Shinburn said that if I would have a double team for a “get-away” he’d do the inside work. I did my part forthwith. The plan was to get the combination numbers of the first vault door one evening, and the next enter the bank as soon as business was over and the doors locked. Getting the “dust,” it appeared, would be thus accomplished without much effort, and relocking the vault door, leaving nothing in sight to indicate our visit, we would be four or five hours on our way to New York before the discovery of the robbery.
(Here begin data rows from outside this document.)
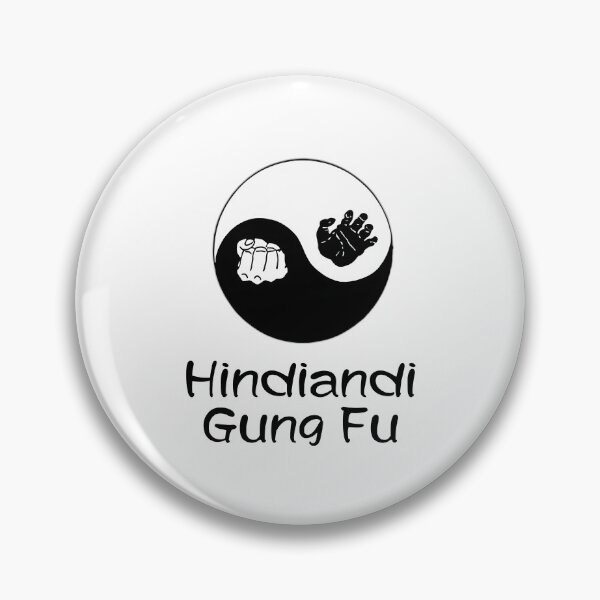 Item preview, Hindiandi Gung Fu Yin Yang with Black Caption designed and sold by Dojo-Art.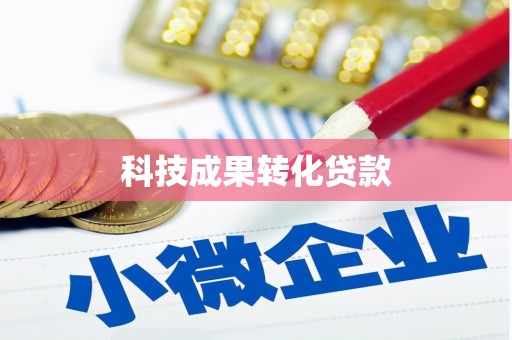 长岛科技成果转化贷款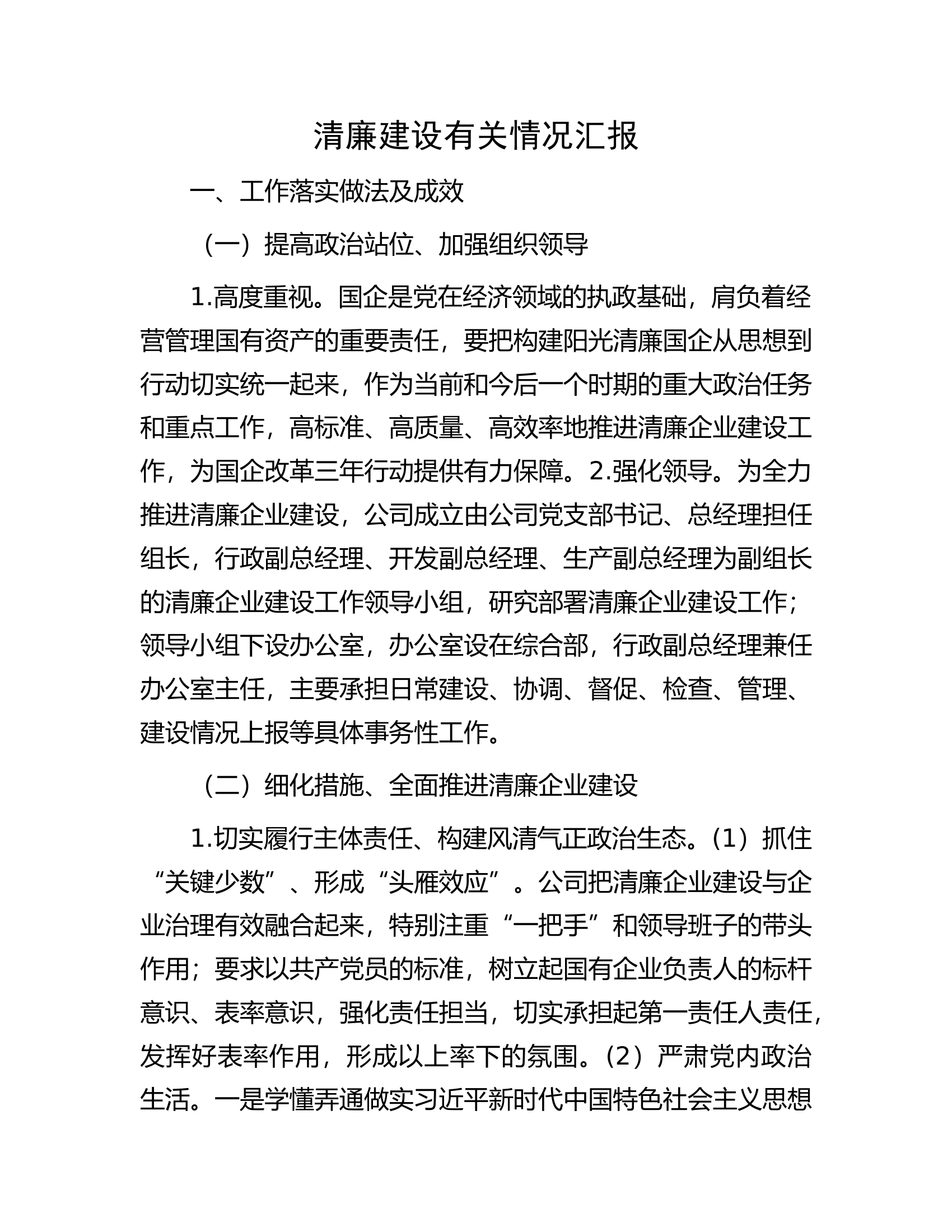 清廉建设有关情况汇报.docx 第1页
Our planning would have been carried out to a dot had not a piece of gross carelessness on the part of the bank’s cashier occurred. In closing the vault he left the second door to it unlocked. When Shinburn got through the first door, he found the one leading right up to the very safes unfastened. This seemed to be an unexpected piece of good luck. As a matter of fact, Shinburn was able to place our “Little Joker” on the dial of the inside safe, and thereby accomplished in one sitting what might have required two or more. He got the combination to the second door of the vault, obtaining it by means of a steel wire, which he inserted in the rim of the tumbler, thus pushing back the spring that held the combination numbers in position, but in getting them Shinburn “pied” the tumblers, as the printer would term it, which necessitated resetting them. Having the original numbers and being pressed for time, he did it hurriedly and left the bank. Everything seemed to be working toward the certain looting of the bank the following evening. Mark had been on the way a few minutes when it occurred to him that he had possibly made an error in computing the numbers of the pied combination. In some manner he believed he’d set the last tumbler at thirty-five instead of thirty-six. It was too late, if that were the case, to remedy it, so there was nothing to do but to wait and hope for the best. If the mistake had been made, there would be plenty evidence of it when the cashier attempted to unlock the vault in the morning.
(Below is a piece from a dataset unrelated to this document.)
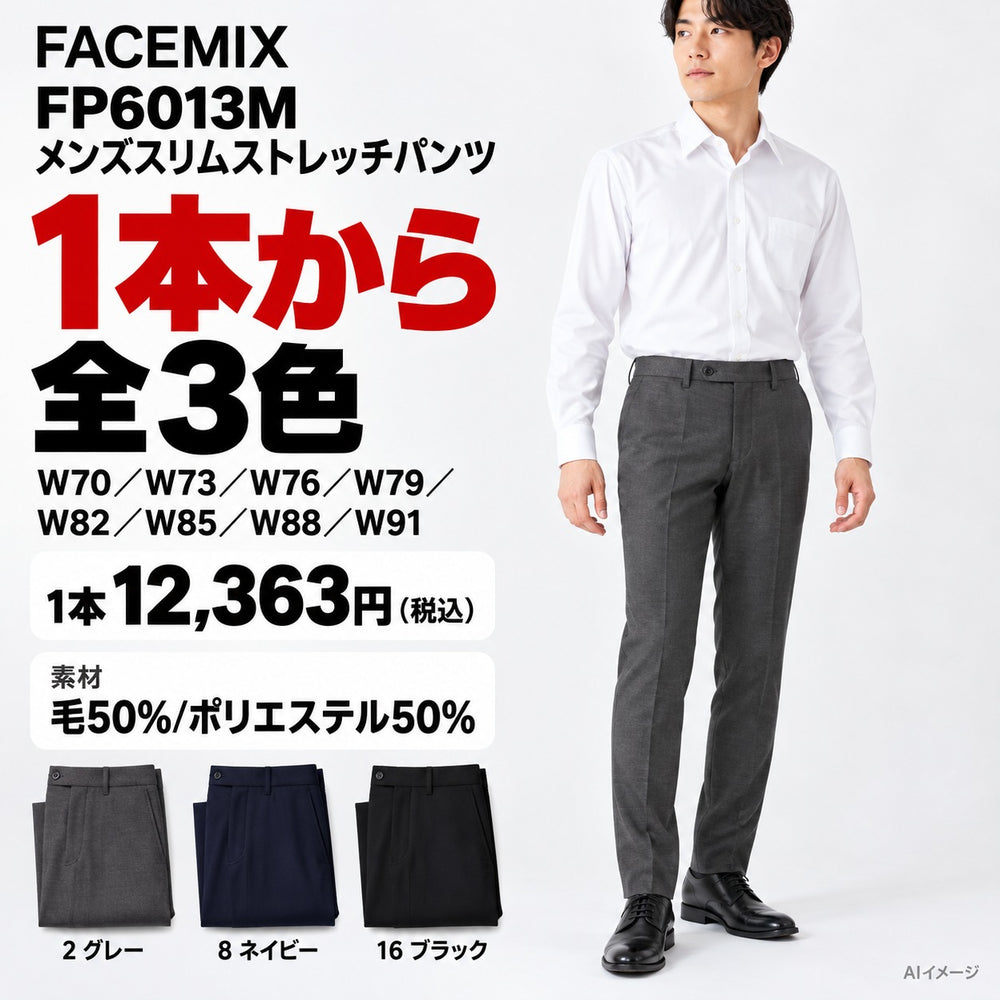 FACEMIX FP6013M メンズスリムストレッチパンツ 1点から 12,363円（税込） AI着用イメージ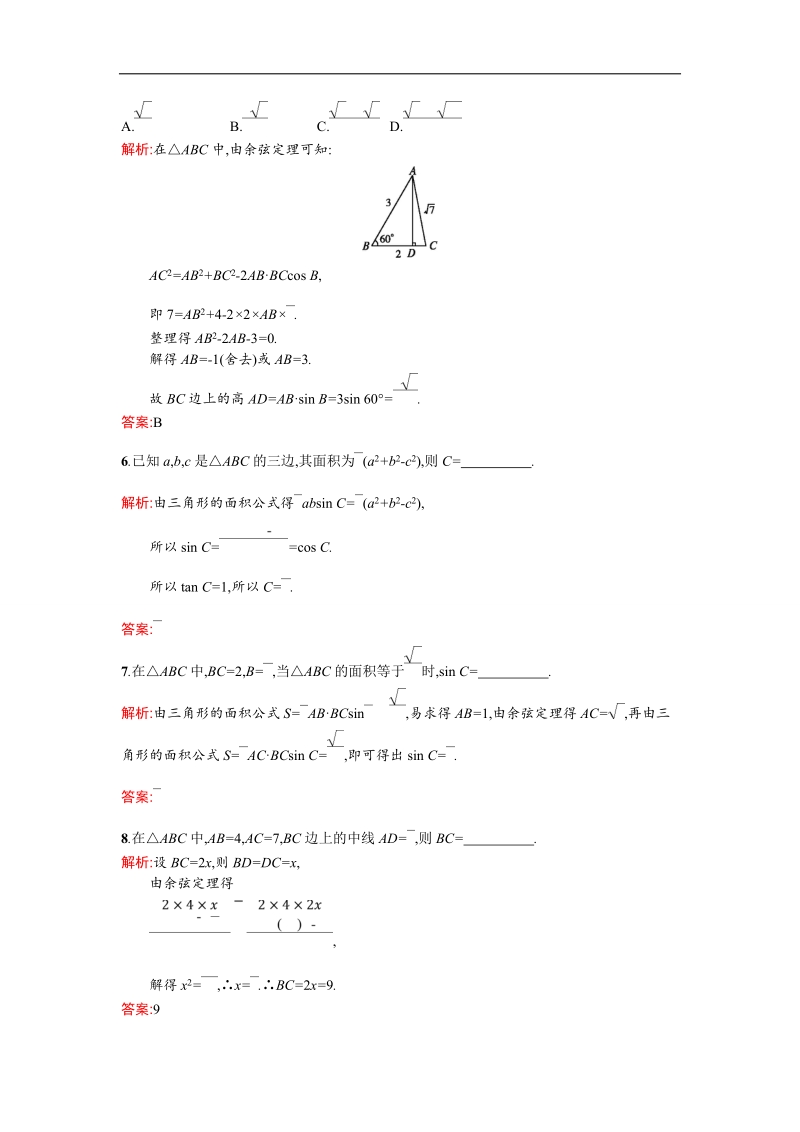 【测控设计】高二数学人教a版必修5课后作业提升：1.2.2 三角形中的几何计算 word版含解析.doc_第2页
Well, Shinburn did hear from it. The inner door could not be opened, try as the cashier would. A great mystery seemed to confront the bank people. What had happened to the combination? It had worked well hitherto. It did not occur to them that some one had been tampering with the lock. Unable to open the vault, the Lillie Lock Company was telegraphed to forthwith send on an expert to make an examination. In the meantime, the bank’s cash being locked up, not much business was done. The expert came, and, after working several hours, solved the mystery.
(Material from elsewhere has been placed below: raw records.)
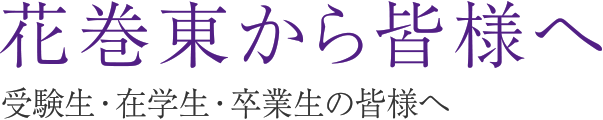 花巻東から皆様へ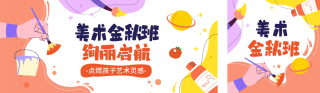 开学季培训公众号双封面 模板ID：s3861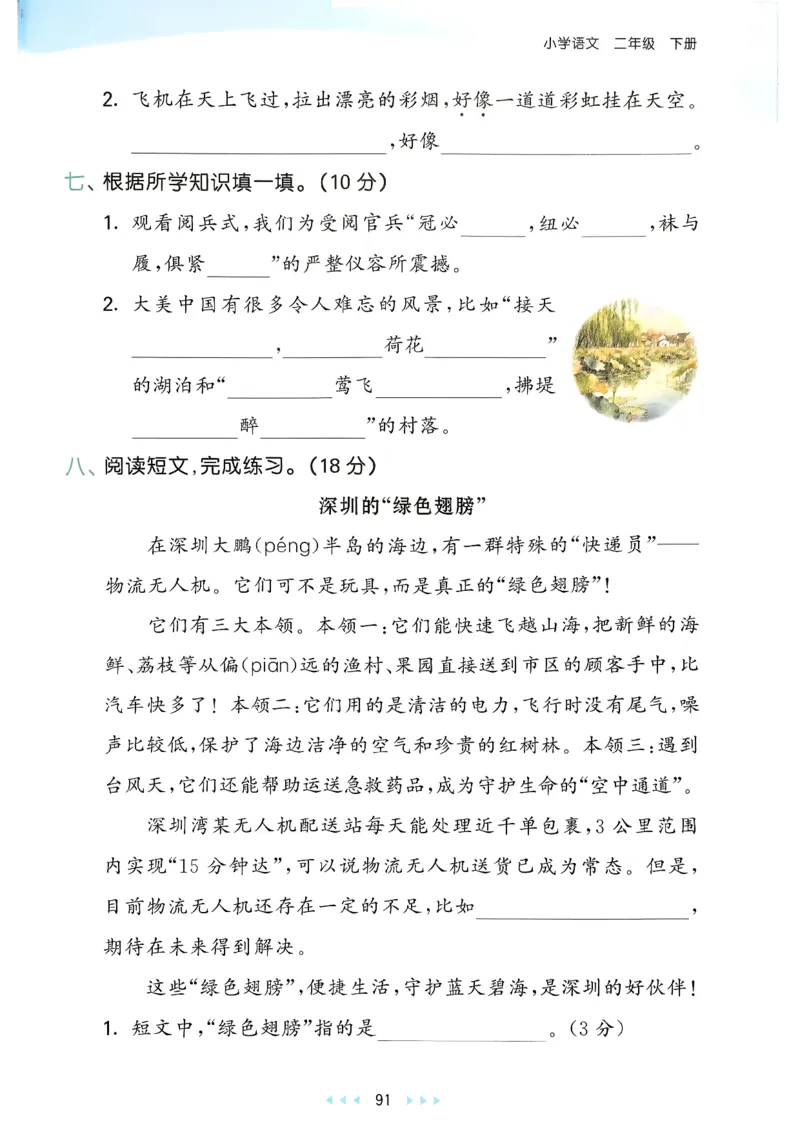 二年级语文下册人教版26春《53天天练》_2026春季学期_26春53天天练_26春53天天练语文1-6下完整版全套_二年级语文下册人教版26春《53天天练》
“Burglars,” he said, with a snap, as he held up to the bank people’s astonished gaze our “Little Joker.” “I found it on the dial of the money safe. Your bank would have been ‘touched’ within a few hours. Some one bungled the lock on the second vault door and that gave the snap away.”

The amazement of the bankers was taken for doubt by the expert, so he went on to a further explanation.

“We’ve long suspected something of this kind, but could never get our hands on it. Through this discovery we’ve done a great service to the banking people of the country. Any number of banks have been robbed by the mere opening of the vaults and safes with combination numbers, all of which were supposed to be kept secret; only known to one or two officials or employees of a bank. This is a great discovery.”

And the expert was right. If it so happen that these pages meet the eyes of any one using these locks with the same dials to-day, he will at once realize how utterly worthless they are as a safeguard against the real professional burglar. I know positively that the “Little Joker” was the cause of many alterations in the Lillie locks, and its loss to me greatly interfered with my hitherto easy access to bank vaults and kept not a little funds away from me.

Having been defeated by no one but himself, Mark reported to me, and feeling much chagrined over the failure of our “on-the-side” job, he returned to New York and we continued our scheming for the millions in the Ocean Bank.

Mark had played a lone hand and lost. I was sorry, and of course he felt badly enough over his bungling, so nothing was said. None of us is infallible.